§ **WHAT YOU WILL DO**
Repeat the span of the entries below that starts at the line with "Jimmy Choo Bicolor Slingback Sandals" and ends at the line with "Lego Star Wars The New Yoda Chronicles DVD", nothing more. Skip the pictures.

Brief descriptive captions
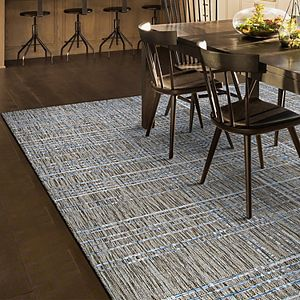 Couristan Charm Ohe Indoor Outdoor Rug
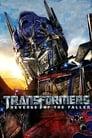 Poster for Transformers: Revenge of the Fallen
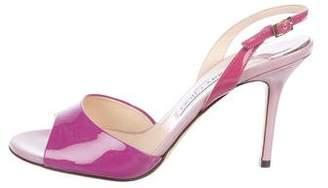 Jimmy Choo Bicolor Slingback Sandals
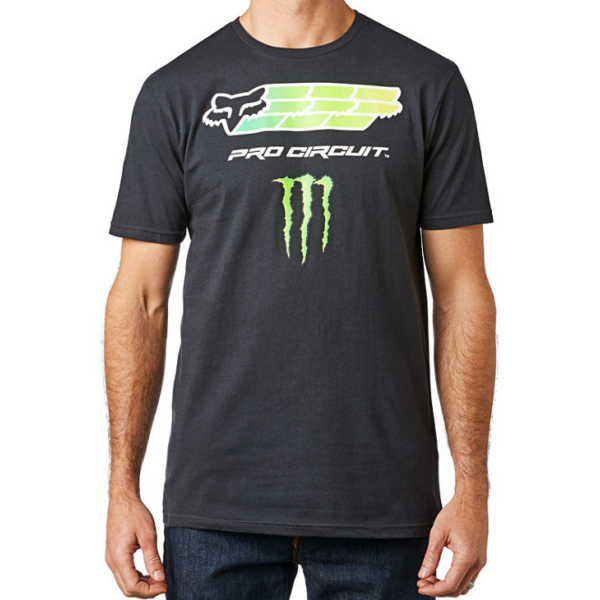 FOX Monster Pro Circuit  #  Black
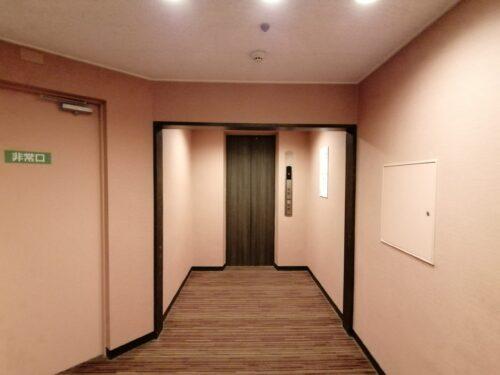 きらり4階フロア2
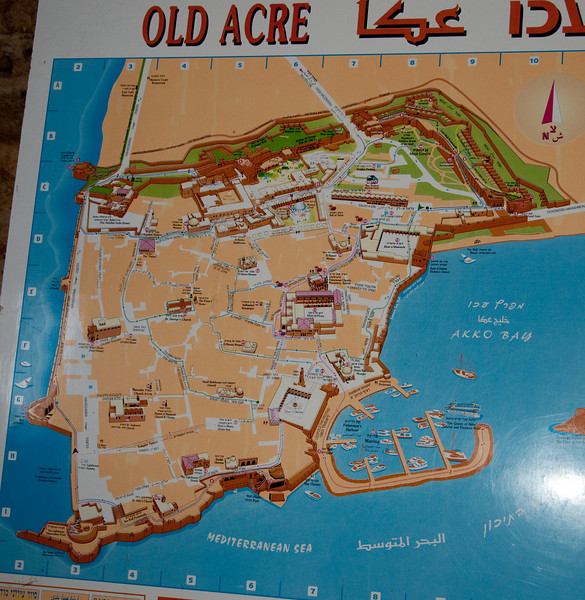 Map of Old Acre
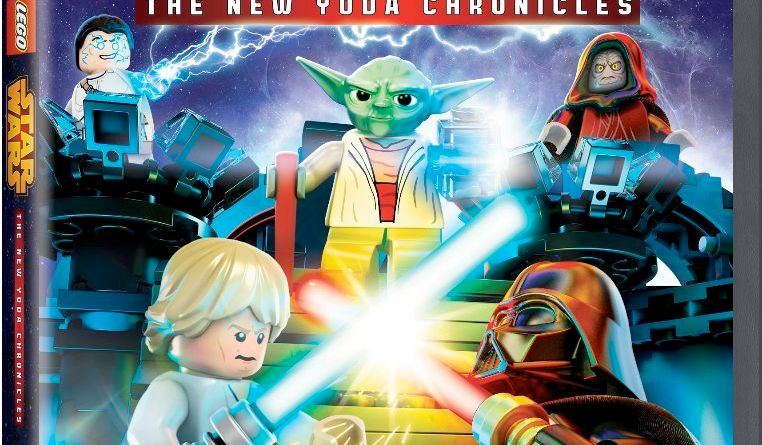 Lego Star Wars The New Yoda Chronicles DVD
* * *
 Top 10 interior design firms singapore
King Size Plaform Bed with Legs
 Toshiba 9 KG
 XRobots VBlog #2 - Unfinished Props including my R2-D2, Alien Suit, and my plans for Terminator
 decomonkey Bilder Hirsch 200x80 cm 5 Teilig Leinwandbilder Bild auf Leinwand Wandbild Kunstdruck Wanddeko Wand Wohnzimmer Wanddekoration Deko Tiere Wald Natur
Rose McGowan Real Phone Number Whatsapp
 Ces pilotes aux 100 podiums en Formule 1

§ **RESULT**
 Jimmy Choo Bicolor Slingback Sandals
 FOX Monster Pro Circuit  #  Black
 きらり4階フロア2
 Map of Old Acre
 Lego Star Wars The New Yoda Chronicles DVD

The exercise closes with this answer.